(Picture-based spatial questions)
+ + + + +

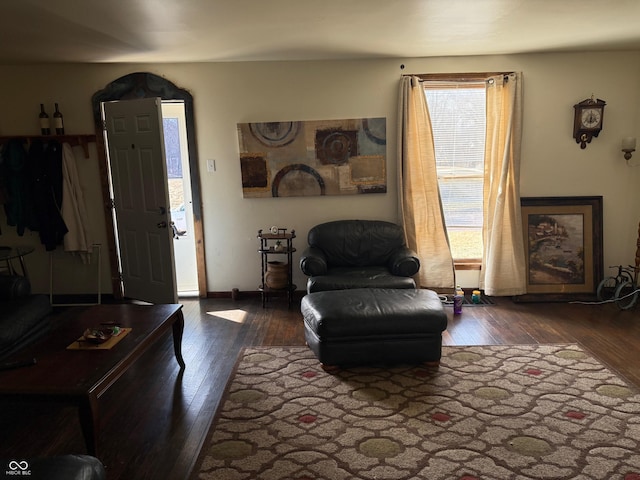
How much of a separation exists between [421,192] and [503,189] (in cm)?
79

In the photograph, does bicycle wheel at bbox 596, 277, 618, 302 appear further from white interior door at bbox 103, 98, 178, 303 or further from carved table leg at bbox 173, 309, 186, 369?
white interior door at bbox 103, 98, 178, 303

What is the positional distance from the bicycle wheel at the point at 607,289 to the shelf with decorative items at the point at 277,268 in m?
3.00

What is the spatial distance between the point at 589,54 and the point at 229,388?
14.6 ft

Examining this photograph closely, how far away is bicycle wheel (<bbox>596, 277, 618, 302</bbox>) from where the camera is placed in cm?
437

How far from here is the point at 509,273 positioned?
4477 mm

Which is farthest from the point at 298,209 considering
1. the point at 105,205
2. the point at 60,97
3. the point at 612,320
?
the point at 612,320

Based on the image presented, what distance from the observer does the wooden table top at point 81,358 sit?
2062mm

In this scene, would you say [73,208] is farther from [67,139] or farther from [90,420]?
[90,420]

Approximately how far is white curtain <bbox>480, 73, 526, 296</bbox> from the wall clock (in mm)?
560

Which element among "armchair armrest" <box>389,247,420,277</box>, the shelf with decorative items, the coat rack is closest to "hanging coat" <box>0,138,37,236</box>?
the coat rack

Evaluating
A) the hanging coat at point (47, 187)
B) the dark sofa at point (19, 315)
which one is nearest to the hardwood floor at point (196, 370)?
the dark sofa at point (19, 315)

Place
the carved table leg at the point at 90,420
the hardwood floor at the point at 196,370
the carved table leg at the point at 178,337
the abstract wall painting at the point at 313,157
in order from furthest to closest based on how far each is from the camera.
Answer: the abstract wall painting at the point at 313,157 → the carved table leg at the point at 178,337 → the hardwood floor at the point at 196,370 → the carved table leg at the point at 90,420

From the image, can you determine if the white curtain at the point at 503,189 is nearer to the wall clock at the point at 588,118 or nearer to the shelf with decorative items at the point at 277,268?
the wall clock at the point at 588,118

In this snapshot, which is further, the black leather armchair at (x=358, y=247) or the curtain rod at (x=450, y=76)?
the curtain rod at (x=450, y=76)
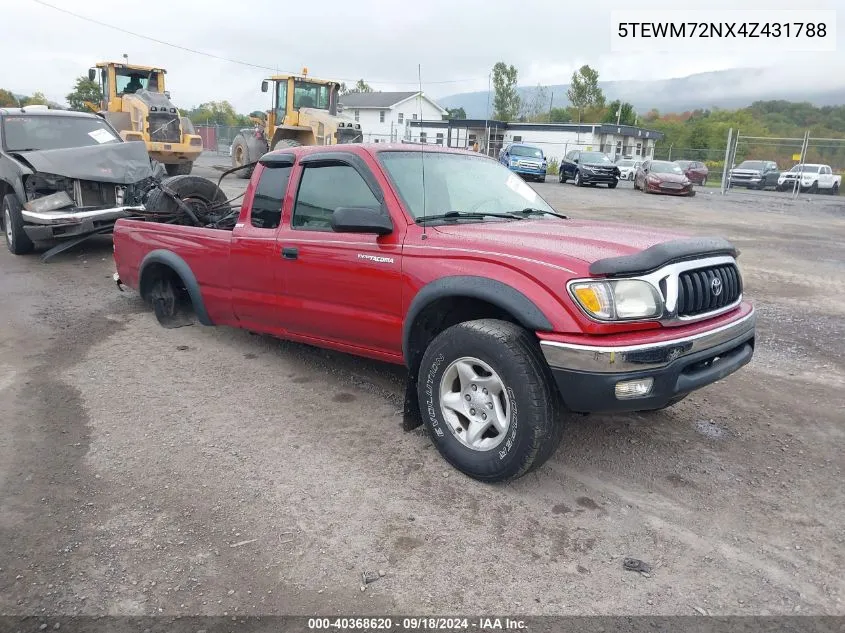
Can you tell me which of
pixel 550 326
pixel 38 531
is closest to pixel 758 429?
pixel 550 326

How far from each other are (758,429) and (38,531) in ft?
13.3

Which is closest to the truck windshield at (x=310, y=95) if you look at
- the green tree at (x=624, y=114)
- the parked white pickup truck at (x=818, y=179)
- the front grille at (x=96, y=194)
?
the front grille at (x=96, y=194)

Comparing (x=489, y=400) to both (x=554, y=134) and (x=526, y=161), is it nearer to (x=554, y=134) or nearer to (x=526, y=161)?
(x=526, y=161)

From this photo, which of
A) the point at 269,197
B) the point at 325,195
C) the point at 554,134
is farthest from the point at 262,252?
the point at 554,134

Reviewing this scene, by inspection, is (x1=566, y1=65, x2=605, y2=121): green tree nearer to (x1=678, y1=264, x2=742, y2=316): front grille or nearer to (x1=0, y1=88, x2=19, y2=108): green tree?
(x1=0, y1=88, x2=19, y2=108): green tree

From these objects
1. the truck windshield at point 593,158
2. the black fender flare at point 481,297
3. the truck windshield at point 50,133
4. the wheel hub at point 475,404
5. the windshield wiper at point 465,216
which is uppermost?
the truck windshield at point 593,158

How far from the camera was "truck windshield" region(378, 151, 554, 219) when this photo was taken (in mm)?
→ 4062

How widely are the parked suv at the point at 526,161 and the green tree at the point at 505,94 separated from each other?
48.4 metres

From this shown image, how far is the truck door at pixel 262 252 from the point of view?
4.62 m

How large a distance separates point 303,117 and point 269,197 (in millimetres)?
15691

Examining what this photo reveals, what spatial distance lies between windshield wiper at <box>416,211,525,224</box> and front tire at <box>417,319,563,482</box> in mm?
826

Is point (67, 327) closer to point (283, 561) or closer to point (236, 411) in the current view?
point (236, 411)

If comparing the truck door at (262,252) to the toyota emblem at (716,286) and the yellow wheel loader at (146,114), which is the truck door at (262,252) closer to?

+ + + + +

• INSTRUCTIONS TO FOLLOW: Report every line of the records above that contains the string "painting". Case counts.

• ANSWER BELOW:
the abstract wall painting at the point at 313,157
Answer: the abstract wall painting at the point at 313,157 → the carved table leg at the point at 178,337 → the hardwood floor at the point at 196,370 → the carved table leg at the point at 90,420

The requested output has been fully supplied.